**What is needed:** Every record below should be copied exactly, with the pictures left out.

**Record set:**

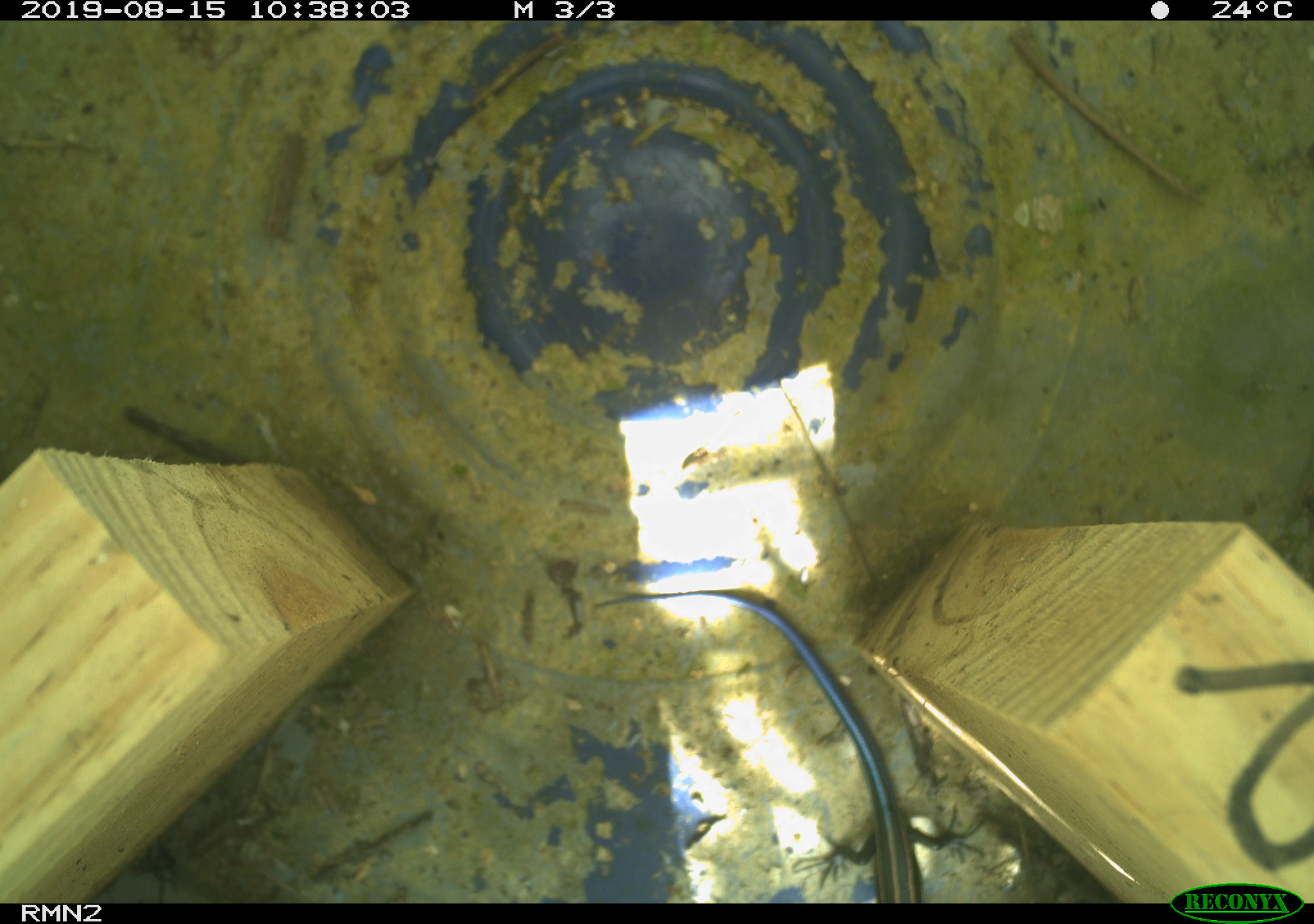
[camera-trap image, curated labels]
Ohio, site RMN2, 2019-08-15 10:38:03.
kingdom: Animalia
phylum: Chordata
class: Reptilia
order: Squamata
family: Scincidae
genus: Plestiodon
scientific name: Plestiodon fasciatus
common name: common five-lined skink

**Output for this task:**
[camera-trap image, curated labels]
Ohio, site RMN2, 2019-08-15 10:38:03.
kingdom: Animalia
phylum: Chordata
class: Reptilia
order: Squamata
family: Scincidae
genus: Plestiodon
scientific name: Plestiodon fasciatus
common name: common five-lined skink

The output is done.